All the above is brought more performatively and dynamically into the second piece. To watch Metamorphic choreographed by Veen Basavarajaiah and Subhash is with a sense of wonder; it shifts constantly. It entertains in a way that the other two pieces do not achieve – Subhash’s and the lighting’s transformative skills and effects are compelling. Subhash, in waistcoat and trousers, stands downstage centre in the dark, his fast, fluidly-moving arms snaking and undulating in and out of the shaft of diagonal light leaving movement trails, until with what seemed to be a collective performer and audience gasp, Subhash is caught in the light in an astonishingly beautiful Krishna pose. From this point on, we see his meticulous sense of form and his classical dancer’s technical precision. This is evident not only in the kathak- and bharatanatyam-inspired sequences, but also in his changing characters. His dexterity in mimicking Indian street-life characters, their physicality and everyday gesture is singular. At the end of this piece it is as though the light has left an afterthought in the space…as though we had been offered a remarkable glimpse of another world.
In Flyfrom, we see Subhash dressed in a suit and carrying a case which turns out to be like a magician’s hat from which props are pulled out. Over the first two-thirds of the piece, Subhash removes his clothing layer by layer, taken here as a metaphor for his divesting himself of conformity and embracing the primordial. The manipulation of his jacket and T-shirt once off, however, belonged to a choreographic exercise, whereas the final slipping out of his trousers was all that the previous clothes dancing was not: edgy and erotic. He smears his upper body with red paint – is this blood? If so, why was he bloodied? He finally dresses in the garment that has been hanging on the back curtain, perhaps a warrior tunic, in which he moves sharply with martial art strength and a strangely light quality to rhythmic music until he sinks to the ground.

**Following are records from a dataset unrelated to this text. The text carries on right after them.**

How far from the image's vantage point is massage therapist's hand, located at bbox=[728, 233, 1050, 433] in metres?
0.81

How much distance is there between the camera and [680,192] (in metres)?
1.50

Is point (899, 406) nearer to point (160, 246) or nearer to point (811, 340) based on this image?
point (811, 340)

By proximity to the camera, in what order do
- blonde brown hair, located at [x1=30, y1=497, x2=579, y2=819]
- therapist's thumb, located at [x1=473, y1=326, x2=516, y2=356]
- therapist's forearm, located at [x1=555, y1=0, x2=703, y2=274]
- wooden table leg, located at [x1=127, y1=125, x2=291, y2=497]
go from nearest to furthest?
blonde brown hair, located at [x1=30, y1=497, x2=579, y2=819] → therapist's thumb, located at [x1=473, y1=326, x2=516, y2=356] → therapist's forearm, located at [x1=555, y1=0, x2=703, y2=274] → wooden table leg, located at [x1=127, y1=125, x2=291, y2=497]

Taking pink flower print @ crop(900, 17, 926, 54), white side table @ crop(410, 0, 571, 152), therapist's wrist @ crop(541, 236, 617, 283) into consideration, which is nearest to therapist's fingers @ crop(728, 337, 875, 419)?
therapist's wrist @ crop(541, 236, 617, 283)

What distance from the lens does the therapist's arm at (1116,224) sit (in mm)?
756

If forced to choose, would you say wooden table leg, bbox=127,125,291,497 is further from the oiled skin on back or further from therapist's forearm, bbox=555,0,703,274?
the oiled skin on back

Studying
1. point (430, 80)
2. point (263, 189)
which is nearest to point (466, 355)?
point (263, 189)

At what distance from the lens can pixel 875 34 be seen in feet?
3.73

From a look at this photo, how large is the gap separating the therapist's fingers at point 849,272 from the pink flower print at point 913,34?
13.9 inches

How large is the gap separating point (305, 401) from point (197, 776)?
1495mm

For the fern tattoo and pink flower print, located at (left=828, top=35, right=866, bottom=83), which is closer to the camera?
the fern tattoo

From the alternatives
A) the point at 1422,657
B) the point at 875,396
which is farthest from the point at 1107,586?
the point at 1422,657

There is no doubt of the sincerity of this artist’s work and his exceptional ability to morph, but ideas, meaning and narrative often remain as triggers for him rather than for the audience. This can become alienating. Flyfrom reiterates Subhash’s intensity and the themes of insecurity and struggle. All three pieces in Gamechanger convey entrapment and being victim to external forces but the choreography is not always able to transcend its personal inspiration and focus. At the same time, Subhash’s dance skills are extraordinary and it is these that he is so distinctively attempting to deconstruct. That he is a unique and fascinating voice within dance that is striving to adapt, invent and transform tradition is undeniable.